Saved data entries:
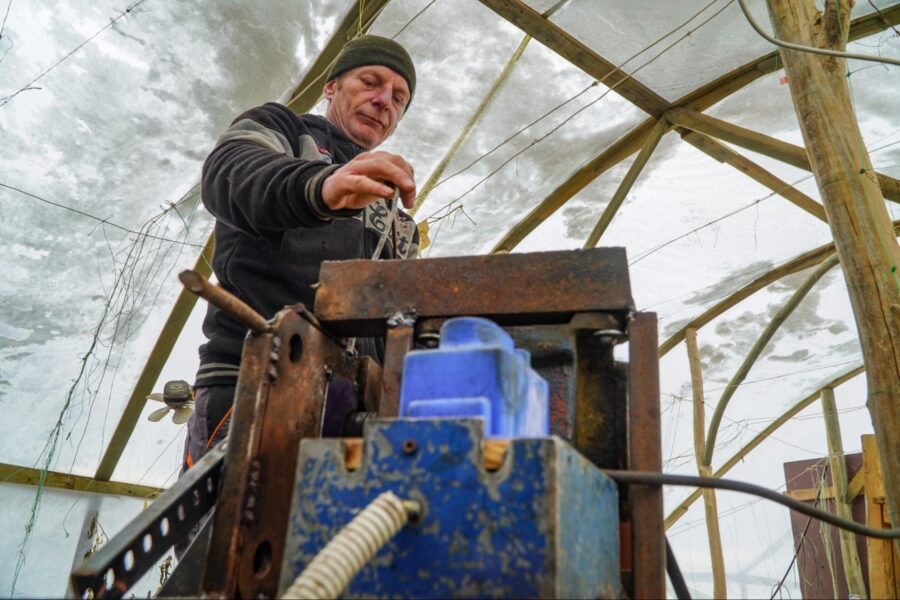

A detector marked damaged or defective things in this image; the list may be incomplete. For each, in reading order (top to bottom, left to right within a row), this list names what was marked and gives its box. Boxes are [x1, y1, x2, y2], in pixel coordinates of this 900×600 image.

rusty metal bar [178, 270, 268, 336]
rusty steel plate [316, 246, 632, 336]
rusty metal bar [316, 246, 632, 336]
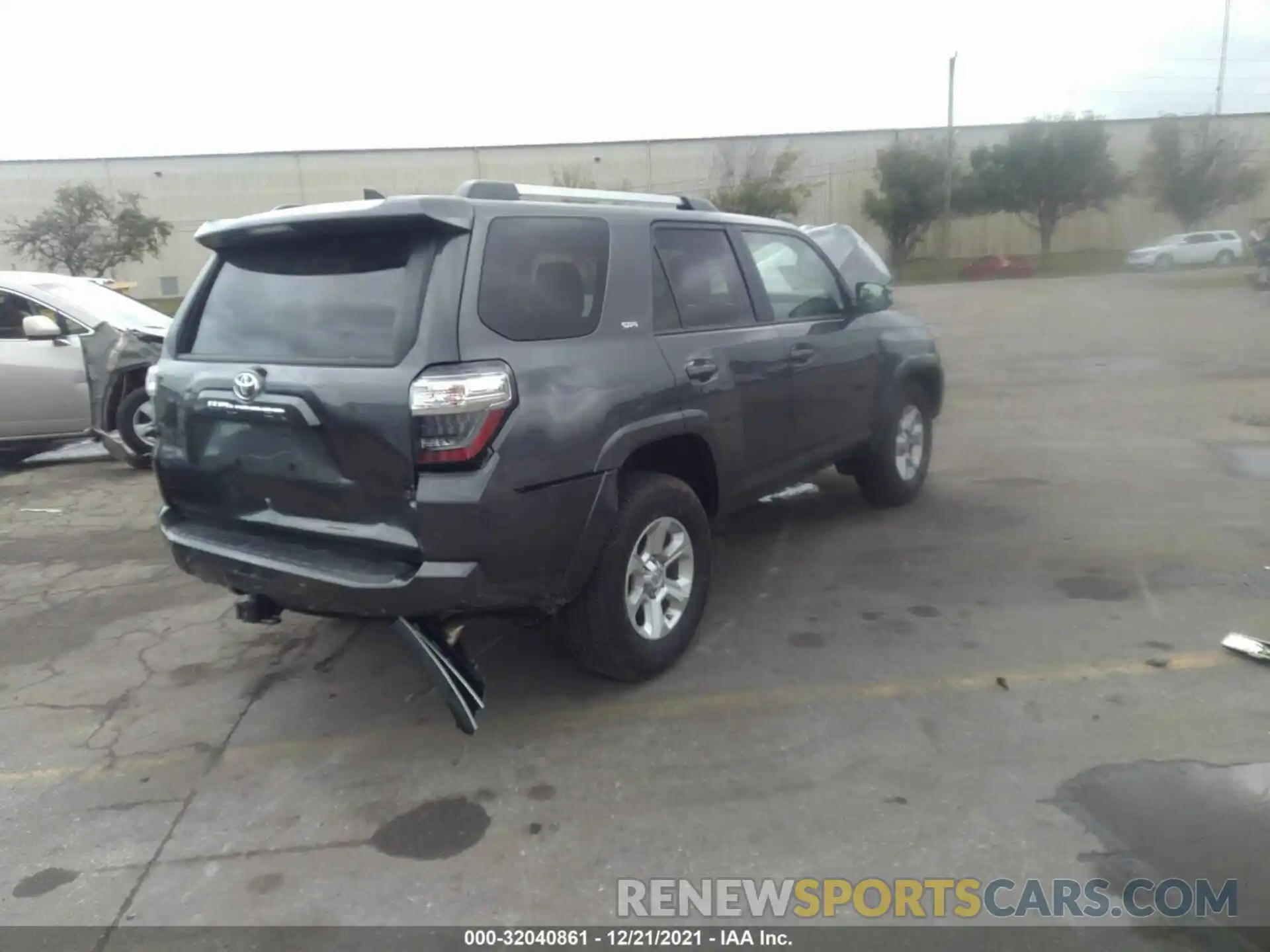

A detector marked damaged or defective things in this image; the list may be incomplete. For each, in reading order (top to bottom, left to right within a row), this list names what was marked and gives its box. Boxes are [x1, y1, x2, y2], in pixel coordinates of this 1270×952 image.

damaged rear hatch [154, 198, 472, 578]
broken bumper cover [159, 469, 614, 619]
cracked asphalt [2, 270, 1270, 939]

#### EXERCISE DESCRIPTION:
Reproduce the data verbatim. Do not carry any picture into the copy.

#### TASK ANSWER:
A detector marked damaged or defective things in this image; the list may be incomplete. For each, in reading order (top to bottom, left to right within a row), this list names what was marked and gives its box. Boxes are [x1, y1, x2, y2], in pixel coordinates of this 900×600 image.

rusty metal bar [178, 270, 268, 336]
rusty steel plate [316, 246, 632, 336]
rusty metal bar [316, 246, 632, 336]

A detector marked damaged or defective things in this image; the list may be incomplete. For each, in reading order (top to bottom, left to right within a row), this list names what was marked and gives its box. Boxes are [x1, y1, x2, y2], in pixel coordinates of this 1270×952 image.

damaged rear hatch [154, 198, 472, 578]
broken bumper cover [159, 469, 614, 619]
cracked asphalt [2, 270, 1270, 939]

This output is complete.